Another main female character is Joan, the office manager.  The girl is deep.  She's highly sexualized
(beautiful, super curvy and plays it up), she is regarded as almost untouchable or out of every man in the office's league but also has a quiet affair with one of the partners, she is the master of subtlety, highly regarded for her paramount tact in pretty much any situation and she's smart.  It almost gets buried under her sexiness but it shows itself in such subtle ways that most of the men don't realize they are being played or manipulated by her.  Not malicious manipulated but...I can't quite put my finger on it.  She also kicks her young good looking husband out after a final straw.  And she does it so calmly with no room for being bullied or sweet-talked, careful not to fall victim to the "crazy emotional woman syndrome" that makes it so easy for the men to dismiss them.

Finally, a new lead female character is Meghan.  She started out as a secretary, moves up a little to copy editor AND marries Don Draper, the handsome, charming and emotionally messed up lead character.  His story runs deep, no spoilers but his past is dark and he has done much to "make" himself into the man he is (ie. he's got some skeletons in his closet!).  Pre-Meghan, he was married with three kids and it sefl-destructed and you see his current marriage in danger of going that same way.  There is love but he is not ready for a liberated woman even if he is sorta thrilled by it.  Meghan stands up to him but also acts out (check out the Howard Johnson scene with the orange sherbet), she's young and doesn't have the same maturity of Joan so it's painful to watch the emotional disconnect between her and Don.  You (meaning me) really want it to work out!  There's a glimmer of hope that she can show Don another way to be, to learn how to share feelings and for god sakes to stop being aggressive when he gets angry/defensive.
^^^^
**Short problem 1:** Write out the whole passage about Joan and Meghan word for word.
^^^^
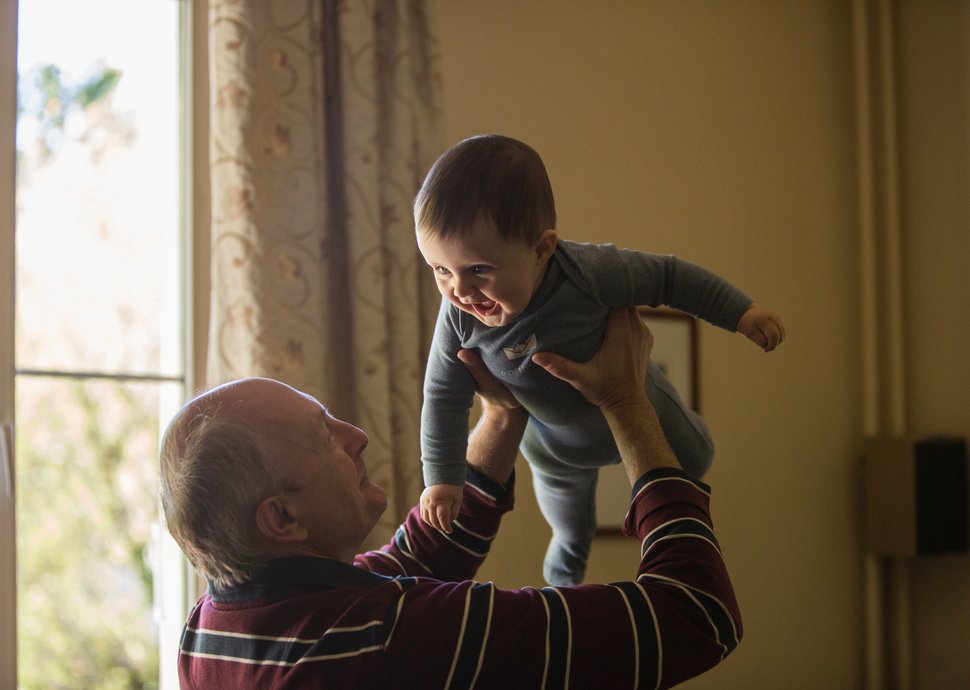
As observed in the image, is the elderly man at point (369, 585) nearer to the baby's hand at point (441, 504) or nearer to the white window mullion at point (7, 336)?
the baby's hand at point (441, 504)

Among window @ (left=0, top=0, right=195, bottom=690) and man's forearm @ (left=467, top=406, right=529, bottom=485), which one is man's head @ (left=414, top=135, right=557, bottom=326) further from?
window @ (left=0, top=0, right=195, bottom=690)

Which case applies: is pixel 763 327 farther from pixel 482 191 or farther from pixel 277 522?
pixel 277 522

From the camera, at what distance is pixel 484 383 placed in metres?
1.52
^^^^
**Short problem 2:** Pull out every line of the records that contains the word "point".

**Answer 1:**
Another main female character is Joan, the office manager.  The girl is deep.  She's highly sexualized
(beautiful, super curvy and plays it up), she is regarded as almost untouchable or out of every man in the office's league but also has a quiet affair with one of the partners, she is the master of subtlety, highly regarded for her paramount tact in pretty much any situation and she's smart.  It almost gets buried under her sexiness but it shows itself in such subtle ways that most of the men don't realize they are being played or manipulated by her.  Not malicious manipulated but...I can't quite put my finger on it.  She also kicks her young good looking husband out after a final straw.  And she does it so calmly with no room for being bullied or sweet-talked, careful not to fall victim to the "crazy emotional woman syndrome" that makes it so easy for the men to dismiss them.

Finally, a new lead female character is Meghan.  She started out as a secretary, moves up a little to copy editor AND marries Don Draper, the handsome, charming and emotionally messed up lead character.  His story runs deep, no spoilers but his past is dark and he has done much to "make" himself into the man he is (ie. he's got some skeletons in his closet!).  Pre-Meghan, he was married with three kids and it sefl-destructed and you see his current marriage in danger of going that same way.  There is love but he is not ready for a liberated woman even if he is sorta thrilled by it.  Meghan stands up to him but also acts out (check out the Howard Johnson scene with the orange sherbet), she's young and doesn't have the same maturity of Joan so it's painful to watch the emotional disconnect between her and Don.  You (meaning me) really want it to work out!  There's a glimmer of hope that she can show Don another way to be, to learn how to share feelings and for god sakes to stop being aggressive when he gets angry/defensive.

**Answer 2:**
As observed in the image, is the elderly man at point (369, 585) nearer to the baby's hand at point (441, 504) or nearer to the white window mullion at point (7, 336)?
the baby's hand at point (441, 504)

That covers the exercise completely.